[START MATERIAL FOR THE TASK]
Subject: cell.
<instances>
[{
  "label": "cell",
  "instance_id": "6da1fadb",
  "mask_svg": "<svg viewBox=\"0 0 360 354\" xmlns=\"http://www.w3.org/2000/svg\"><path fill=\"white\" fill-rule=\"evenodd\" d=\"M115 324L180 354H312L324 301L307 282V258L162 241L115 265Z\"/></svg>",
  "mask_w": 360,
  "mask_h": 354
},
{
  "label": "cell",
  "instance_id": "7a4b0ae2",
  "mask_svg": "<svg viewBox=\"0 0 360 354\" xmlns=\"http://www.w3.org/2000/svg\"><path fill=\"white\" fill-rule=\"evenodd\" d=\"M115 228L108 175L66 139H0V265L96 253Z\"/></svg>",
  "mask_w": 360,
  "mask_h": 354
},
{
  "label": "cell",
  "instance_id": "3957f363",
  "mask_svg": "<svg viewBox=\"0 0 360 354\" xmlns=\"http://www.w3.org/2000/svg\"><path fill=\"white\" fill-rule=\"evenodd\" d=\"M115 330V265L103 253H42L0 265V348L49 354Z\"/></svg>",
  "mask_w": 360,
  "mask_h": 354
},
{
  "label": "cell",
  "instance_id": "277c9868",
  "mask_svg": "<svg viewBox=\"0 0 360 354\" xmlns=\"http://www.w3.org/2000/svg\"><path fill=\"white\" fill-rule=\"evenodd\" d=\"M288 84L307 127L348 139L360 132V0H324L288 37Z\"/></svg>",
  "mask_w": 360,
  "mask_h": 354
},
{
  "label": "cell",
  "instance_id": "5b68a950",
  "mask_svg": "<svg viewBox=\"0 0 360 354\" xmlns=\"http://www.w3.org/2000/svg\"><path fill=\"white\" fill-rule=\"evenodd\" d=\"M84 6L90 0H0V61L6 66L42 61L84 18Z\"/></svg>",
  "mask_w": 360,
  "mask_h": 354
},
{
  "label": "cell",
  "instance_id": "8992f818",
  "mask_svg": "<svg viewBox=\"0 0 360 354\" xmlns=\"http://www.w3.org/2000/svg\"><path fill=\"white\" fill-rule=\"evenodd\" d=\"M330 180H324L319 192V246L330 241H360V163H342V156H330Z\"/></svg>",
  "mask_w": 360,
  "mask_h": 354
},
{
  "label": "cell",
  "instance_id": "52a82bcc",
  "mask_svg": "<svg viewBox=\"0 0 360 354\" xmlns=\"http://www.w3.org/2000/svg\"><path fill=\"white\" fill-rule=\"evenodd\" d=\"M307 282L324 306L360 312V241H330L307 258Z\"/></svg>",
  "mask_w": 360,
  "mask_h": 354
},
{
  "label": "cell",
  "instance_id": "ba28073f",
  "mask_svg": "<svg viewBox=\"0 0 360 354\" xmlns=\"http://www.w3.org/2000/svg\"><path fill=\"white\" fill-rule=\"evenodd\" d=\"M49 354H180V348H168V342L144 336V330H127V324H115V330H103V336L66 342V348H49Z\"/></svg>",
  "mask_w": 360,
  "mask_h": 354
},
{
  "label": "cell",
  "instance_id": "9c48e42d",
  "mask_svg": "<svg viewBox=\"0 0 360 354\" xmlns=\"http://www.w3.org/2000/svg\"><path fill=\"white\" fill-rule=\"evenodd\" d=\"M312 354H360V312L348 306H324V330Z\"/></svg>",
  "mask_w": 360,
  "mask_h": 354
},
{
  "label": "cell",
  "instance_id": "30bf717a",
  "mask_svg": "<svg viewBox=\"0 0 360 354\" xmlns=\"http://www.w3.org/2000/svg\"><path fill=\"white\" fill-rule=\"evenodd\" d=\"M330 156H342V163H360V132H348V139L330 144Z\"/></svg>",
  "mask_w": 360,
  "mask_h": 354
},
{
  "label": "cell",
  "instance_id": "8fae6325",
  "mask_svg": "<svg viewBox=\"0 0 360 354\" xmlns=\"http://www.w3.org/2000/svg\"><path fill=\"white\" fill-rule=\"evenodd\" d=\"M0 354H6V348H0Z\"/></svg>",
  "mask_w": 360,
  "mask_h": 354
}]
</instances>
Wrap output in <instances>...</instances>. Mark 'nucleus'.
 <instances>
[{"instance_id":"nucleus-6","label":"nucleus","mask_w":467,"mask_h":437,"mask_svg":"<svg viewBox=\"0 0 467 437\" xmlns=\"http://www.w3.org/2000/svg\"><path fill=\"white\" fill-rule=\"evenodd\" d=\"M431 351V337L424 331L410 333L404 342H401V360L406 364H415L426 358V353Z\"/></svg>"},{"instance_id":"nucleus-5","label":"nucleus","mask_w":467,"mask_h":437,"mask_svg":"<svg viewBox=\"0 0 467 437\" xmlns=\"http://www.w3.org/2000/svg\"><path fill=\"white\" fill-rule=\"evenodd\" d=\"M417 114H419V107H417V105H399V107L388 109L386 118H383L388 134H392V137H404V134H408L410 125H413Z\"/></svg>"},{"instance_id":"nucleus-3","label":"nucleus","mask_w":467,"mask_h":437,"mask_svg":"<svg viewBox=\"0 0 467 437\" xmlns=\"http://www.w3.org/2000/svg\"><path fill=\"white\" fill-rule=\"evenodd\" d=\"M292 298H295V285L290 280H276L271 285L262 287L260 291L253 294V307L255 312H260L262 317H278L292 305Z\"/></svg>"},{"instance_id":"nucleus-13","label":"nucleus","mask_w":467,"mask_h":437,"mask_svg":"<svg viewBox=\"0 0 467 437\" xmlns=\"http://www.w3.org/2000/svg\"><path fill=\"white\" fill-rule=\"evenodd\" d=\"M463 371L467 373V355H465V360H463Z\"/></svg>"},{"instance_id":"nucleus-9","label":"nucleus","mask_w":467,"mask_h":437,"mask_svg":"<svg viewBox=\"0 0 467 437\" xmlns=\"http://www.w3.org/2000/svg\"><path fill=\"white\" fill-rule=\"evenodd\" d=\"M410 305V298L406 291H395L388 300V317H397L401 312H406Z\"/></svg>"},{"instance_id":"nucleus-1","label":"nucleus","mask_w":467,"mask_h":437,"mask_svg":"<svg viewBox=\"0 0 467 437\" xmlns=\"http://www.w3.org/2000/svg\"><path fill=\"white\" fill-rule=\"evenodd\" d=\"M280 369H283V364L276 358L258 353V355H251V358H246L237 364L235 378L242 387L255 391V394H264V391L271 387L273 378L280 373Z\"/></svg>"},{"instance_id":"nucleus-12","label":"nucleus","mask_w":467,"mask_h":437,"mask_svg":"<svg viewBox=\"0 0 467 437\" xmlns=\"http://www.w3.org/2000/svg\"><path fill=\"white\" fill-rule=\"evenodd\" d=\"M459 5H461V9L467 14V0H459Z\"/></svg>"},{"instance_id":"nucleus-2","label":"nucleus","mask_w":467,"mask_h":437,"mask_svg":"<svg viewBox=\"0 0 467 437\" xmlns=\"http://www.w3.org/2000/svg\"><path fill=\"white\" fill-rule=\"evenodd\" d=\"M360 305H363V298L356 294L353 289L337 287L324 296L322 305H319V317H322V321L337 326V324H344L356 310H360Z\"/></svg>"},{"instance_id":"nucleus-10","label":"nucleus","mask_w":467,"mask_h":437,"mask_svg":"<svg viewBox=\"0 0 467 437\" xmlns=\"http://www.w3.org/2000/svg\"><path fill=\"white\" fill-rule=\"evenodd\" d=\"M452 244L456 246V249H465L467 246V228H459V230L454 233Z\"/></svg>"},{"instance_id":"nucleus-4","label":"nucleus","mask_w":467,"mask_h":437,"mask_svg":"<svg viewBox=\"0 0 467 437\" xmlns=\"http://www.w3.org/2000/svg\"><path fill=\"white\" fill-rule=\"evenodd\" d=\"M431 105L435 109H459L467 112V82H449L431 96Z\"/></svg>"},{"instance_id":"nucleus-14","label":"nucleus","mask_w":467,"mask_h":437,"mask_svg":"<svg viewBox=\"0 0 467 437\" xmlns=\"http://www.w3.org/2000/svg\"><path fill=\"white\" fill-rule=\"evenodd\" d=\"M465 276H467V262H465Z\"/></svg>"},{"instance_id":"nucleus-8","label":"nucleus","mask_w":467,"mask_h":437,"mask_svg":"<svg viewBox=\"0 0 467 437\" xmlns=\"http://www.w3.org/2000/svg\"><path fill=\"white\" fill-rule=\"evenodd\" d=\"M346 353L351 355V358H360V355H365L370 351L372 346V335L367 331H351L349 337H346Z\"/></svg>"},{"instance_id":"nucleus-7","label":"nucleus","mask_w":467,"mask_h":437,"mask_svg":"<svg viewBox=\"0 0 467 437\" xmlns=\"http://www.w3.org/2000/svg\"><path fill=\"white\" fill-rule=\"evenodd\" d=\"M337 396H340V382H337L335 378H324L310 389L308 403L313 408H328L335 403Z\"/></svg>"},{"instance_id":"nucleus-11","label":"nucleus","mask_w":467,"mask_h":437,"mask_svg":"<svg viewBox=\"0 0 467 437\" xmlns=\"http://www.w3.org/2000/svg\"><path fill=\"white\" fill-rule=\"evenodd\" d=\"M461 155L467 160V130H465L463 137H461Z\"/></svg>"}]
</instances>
[END MATERIAL FOR THE TASK]
[START MATERIAL FOR THE TASK]
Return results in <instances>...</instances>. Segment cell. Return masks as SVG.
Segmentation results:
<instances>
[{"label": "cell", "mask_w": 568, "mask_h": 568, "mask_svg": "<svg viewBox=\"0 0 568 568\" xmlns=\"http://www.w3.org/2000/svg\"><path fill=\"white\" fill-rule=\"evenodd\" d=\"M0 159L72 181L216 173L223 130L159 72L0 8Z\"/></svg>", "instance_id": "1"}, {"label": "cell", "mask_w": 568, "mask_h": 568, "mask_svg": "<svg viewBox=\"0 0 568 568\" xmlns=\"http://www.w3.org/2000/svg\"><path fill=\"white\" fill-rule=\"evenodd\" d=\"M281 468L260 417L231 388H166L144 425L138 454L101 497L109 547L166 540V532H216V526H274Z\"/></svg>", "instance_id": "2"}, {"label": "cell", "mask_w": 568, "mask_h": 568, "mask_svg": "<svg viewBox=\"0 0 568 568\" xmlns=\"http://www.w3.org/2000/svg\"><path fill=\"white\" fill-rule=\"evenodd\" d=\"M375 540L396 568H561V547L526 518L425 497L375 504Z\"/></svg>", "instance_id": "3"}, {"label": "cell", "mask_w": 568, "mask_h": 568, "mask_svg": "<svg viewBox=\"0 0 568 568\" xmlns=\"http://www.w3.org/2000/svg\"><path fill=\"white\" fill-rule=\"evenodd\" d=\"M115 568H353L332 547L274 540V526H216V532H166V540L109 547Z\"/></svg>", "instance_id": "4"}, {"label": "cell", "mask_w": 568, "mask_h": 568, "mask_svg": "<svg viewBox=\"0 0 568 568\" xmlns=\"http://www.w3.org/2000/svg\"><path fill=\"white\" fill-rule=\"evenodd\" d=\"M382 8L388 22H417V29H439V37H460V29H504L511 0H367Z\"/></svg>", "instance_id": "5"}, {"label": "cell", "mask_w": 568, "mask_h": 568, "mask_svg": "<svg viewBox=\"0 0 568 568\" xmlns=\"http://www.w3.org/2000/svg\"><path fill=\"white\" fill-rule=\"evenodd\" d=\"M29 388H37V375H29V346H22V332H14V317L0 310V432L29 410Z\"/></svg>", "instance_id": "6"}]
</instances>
[END MATERIAL FOR THE TASK]
> TO BE DONE:
Gather each line from the records above that contains the string "results", and copy those lines in order.

> RESPONSE BELOW:
Return results in <instances>...</instances>. Segment cell. Return masks as SVG.
Segmentation results:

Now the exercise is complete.